● **TEXT SEGMENT**
####

[Date Prev][Date Next][Thread Prev][Thread Next][Date Index][Thread Index]
Re: Colour features
At 10:45 13/11/98 -0500, Al Gilman wrote:
>to follow up on what Larry Masinter said:
[...]
>Making all silly states illegal will make some useful states
>unreachable.
As far as I can tell, Larry's suggestion does not make any states
unreachable. In my view, it reduces duplication with a more detailed
colour description by describing the most coarse-grained of colour-related
features. This effectively creates a number of subspaces within which
colour information may be described more precisely.
This proposal does not preclude any more detailed colour information. What
it does do is allow some useful descriptions in situations when more
detailed information is not required or is unknown.
>The following is just an impression, but it would seem that the
>information model previously suggested may be rich enough to
>state the color resolution capability of a color-weak user, and
>this enumeration would seem incapable of doing that. I will see
>if we can get a reading from the Lighthouse on this.

####

● **DATA SECTION**
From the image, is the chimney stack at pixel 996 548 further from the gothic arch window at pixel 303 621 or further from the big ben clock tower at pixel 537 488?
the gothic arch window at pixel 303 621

####

Answer these questions about the mailing-list message on colour features:
(a) Who wrote the message being replied to?
(b) According to the reply, which features does Larry's suggestion describe?
(c) Where does the quoted writer say he will try to get a reading?
The material after the message on colour features has no connection to it.

● **SOLUTION FOR THIS TASK**
(a) Al Gilman
(b) The most coarse-grained of colour-related features
(c) From the Lighthouse